El Desértico vivía en París, así que me quedaba “de paso”. Fui a verlo porque recién le habían roto el corazón y ahí debía figurar yo como su gran amiga. Paseamos por París, nos subimos mil veces al metro, comimos queso hasta la intoxicación y bebimos vino para atarantar las indigestiones. Entonces pasó que, como siempre, la pregunta emergió como madero de naufragio (esa misma pregunta que se apareció en nuestra historia en diferentes escenarios a lo largo de los años, a veces explícita de sus labios, a veces implícita en mis caricias, pero siempre expectante de encajar con su respuesta fatalmente divina), “¿por qué no: tú y yo?”. Y en esa ocasión yo tenía una respuesta clara: porque quería todo y con él sólo me quedaba con la mitad. Pero el Desértico, necio como es, se quedó con el “quiero todo” y quiso ofrecérmelo: “ven a vivir conmigo”. Y yo, con su olor metiéndose con la química de mi cerebro, le dije que sí.

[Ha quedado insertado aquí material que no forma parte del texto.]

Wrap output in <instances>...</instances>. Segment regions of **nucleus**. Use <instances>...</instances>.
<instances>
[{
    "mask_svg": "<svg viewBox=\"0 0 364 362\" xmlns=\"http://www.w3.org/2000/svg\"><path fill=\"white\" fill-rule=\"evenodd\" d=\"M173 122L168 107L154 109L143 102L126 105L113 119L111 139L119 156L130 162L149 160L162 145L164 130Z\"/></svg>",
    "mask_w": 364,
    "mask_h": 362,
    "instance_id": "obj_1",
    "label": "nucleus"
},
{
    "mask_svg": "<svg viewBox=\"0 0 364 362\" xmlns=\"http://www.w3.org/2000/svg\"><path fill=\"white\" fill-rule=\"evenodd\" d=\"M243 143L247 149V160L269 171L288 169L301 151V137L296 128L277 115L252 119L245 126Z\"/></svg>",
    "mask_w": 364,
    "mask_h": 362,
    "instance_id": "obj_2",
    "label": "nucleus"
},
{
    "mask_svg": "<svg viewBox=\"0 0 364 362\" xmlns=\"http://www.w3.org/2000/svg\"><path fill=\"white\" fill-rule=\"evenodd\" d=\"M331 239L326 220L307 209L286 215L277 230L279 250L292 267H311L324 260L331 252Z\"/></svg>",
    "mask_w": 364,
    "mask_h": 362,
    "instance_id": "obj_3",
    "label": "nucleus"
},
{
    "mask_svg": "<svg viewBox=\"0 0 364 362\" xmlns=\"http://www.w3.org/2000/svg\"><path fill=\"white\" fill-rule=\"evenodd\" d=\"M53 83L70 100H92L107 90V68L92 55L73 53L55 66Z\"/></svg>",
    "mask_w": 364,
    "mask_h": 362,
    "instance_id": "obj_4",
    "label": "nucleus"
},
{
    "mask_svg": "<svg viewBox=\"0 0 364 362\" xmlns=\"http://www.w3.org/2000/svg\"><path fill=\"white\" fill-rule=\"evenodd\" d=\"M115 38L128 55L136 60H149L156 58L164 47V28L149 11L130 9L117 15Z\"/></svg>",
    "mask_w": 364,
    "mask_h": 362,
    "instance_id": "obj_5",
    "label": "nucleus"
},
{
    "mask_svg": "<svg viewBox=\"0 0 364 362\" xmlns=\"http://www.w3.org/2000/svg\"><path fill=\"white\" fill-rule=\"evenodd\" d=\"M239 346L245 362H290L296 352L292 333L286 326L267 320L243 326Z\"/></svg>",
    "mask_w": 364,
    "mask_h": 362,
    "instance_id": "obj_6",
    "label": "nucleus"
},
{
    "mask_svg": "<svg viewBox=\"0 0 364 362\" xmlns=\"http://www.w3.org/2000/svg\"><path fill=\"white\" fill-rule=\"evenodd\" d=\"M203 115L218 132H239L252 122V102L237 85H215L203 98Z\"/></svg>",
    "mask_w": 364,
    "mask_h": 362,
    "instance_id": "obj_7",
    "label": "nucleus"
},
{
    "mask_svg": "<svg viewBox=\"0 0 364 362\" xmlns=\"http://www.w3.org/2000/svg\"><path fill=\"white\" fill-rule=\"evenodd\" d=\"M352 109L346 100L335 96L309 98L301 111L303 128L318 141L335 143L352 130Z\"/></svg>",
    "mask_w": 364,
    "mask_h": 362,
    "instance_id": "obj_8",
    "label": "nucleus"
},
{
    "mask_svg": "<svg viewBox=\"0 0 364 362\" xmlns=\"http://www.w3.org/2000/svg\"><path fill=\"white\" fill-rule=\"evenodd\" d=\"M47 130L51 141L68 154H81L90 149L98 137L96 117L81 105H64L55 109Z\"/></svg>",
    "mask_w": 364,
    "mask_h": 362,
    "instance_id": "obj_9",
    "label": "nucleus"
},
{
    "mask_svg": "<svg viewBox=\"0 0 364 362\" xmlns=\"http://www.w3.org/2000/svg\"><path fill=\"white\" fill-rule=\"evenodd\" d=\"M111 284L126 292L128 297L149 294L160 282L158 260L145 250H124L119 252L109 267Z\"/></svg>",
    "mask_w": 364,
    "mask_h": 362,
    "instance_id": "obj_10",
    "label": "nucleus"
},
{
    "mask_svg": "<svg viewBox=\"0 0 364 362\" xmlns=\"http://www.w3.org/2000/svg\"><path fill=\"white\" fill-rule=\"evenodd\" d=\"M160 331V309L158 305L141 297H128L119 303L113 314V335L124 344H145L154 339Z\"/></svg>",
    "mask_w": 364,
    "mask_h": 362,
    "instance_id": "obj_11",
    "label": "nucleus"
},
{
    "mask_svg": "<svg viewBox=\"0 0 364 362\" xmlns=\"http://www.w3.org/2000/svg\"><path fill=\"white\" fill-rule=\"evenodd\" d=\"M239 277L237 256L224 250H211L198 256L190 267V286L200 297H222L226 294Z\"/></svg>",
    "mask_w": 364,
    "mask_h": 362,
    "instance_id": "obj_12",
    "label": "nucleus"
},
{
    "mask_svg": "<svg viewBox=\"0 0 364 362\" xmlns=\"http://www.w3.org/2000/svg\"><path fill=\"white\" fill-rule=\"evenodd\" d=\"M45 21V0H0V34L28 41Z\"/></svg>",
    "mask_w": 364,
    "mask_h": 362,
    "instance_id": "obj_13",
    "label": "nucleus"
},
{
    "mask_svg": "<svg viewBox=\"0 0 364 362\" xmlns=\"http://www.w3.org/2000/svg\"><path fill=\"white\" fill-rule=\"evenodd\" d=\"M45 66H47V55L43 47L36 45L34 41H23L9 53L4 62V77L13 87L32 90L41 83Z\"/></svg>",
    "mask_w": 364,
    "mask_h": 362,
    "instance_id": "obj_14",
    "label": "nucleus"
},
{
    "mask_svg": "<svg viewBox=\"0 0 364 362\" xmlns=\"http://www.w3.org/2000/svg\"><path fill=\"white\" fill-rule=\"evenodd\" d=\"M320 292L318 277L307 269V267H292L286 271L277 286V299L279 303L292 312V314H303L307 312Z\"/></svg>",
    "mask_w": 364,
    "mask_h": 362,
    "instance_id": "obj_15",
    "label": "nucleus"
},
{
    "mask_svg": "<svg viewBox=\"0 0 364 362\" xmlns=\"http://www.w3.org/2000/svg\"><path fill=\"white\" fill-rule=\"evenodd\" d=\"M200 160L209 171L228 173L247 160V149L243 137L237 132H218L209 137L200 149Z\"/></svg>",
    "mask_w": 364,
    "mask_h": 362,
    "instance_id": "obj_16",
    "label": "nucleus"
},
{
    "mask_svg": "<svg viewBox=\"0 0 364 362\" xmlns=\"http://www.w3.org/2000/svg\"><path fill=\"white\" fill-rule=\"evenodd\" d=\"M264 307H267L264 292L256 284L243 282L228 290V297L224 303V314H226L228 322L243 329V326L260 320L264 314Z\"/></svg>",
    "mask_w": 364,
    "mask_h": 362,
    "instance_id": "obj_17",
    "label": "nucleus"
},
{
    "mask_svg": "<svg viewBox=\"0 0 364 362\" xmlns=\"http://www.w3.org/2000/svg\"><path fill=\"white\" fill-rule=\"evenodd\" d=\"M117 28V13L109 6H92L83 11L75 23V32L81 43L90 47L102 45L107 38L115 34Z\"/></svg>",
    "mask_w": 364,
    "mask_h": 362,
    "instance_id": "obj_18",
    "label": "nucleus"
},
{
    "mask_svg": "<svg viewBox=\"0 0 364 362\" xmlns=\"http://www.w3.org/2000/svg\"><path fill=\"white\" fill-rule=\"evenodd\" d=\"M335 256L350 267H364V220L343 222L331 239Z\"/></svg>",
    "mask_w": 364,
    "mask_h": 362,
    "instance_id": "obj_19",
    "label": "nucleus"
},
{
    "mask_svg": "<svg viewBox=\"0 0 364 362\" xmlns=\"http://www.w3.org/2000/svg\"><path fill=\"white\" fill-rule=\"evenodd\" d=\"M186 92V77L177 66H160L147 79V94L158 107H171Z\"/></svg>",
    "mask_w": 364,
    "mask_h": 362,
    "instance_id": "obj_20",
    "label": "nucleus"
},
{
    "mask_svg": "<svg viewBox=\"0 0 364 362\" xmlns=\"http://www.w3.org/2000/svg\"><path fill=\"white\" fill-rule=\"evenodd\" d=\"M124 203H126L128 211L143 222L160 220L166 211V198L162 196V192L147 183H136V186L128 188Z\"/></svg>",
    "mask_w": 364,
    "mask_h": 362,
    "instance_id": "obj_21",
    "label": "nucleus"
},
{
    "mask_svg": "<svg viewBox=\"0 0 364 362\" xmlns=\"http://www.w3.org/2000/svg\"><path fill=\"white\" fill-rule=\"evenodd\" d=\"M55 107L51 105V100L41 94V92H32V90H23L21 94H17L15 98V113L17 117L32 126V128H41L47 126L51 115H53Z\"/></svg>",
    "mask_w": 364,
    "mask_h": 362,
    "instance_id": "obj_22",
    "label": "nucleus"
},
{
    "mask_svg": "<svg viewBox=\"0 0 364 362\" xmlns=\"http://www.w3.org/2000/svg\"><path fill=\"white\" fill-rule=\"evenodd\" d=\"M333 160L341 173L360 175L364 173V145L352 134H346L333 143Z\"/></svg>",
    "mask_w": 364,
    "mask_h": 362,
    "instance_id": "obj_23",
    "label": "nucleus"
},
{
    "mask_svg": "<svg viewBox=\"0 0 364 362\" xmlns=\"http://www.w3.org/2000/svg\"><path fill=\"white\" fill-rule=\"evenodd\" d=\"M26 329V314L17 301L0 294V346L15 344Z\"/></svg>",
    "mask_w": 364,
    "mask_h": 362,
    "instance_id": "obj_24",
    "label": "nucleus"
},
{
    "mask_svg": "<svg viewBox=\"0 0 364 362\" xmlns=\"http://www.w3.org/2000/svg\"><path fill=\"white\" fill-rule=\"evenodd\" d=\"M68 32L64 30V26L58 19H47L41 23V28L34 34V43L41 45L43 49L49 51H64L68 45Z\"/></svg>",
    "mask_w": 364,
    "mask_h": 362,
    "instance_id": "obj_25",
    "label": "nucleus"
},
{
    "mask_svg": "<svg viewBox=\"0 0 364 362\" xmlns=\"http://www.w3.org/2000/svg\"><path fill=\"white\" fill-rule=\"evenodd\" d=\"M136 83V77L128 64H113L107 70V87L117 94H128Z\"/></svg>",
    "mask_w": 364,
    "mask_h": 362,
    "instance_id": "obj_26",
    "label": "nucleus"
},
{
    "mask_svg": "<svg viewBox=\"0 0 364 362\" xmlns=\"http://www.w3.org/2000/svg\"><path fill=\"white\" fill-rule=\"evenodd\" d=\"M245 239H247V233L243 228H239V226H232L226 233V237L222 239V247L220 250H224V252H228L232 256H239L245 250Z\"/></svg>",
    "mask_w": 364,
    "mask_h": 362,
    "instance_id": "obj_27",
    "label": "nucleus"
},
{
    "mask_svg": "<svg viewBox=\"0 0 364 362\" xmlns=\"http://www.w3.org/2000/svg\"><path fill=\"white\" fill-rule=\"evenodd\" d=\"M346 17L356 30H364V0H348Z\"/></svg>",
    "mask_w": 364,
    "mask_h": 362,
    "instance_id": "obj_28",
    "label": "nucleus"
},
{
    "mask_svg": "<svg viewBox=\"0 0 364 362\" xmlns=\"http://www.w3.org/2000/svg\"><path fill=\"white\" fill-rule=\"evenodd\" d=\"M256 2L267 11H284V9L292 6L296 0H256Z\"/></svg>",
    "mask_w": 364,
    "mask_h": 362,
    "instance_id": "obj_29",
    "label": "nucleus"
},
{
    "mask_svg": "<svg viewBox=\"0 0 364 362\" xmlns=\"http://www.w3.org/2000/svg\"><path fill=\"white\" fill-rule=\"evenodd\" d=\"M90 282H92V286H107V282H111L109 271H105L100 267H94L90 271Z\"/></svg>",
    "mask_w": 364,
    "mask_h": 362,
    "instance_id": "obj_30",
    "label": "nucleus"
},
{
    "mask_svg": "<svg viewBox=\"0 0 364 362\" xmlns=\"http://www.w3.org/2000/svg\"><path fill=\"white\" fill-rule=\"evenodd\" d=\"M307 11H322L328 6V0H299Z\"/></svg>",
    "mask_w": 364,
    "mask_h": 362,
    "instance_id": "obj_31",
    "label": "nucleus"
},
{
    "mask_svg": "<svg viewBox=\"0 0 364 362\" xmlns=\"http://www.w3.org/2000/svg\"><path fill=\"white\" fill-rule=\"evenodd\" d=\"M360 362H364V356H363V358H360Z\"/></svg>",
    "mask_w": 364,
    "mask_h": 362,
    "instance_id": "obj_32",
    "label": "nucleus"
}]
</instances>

Luego volví a mi Mediterráneo, y en dos días me puse a extrañar la ciudad con melancolía patológica, sin siquiera haberme ido. Además, estaba ese otro asunto: Aquél, el Trasatlántico, que en ese momento se ganaba el mote por estar del otro “otro lado”. Pensé en sus poquitos años, en sus labios redondos y en la plena seguridad de que él era indefenso y nunca podría bandalizar mi corazón como recién lo habían hecho. No sabía bien qué hacer, aunque sí.
Escribí una carta que era un acertijo con dos posibles respuestas. Si el que la leyera entendía el mensaje de amor, me iría a vivir a Paris; si en cambio, descifraba el mensaje de desamor, me quedaría en el Mediterráneo. Y el Desértico descubrió -porque lo quiso- el desamor, porque su vida, por lo pronto, era eso (como bien yo sospechaba), y no llamó, ni respondió a mi carta. Los días pasaron y el Trasatlántico, Aquél, se apareció ante mi puerta con sus labios redondos y sus poquitos años en dos maletas, con la promesa en la piel de que, a su lado estaba segura, estría en paz.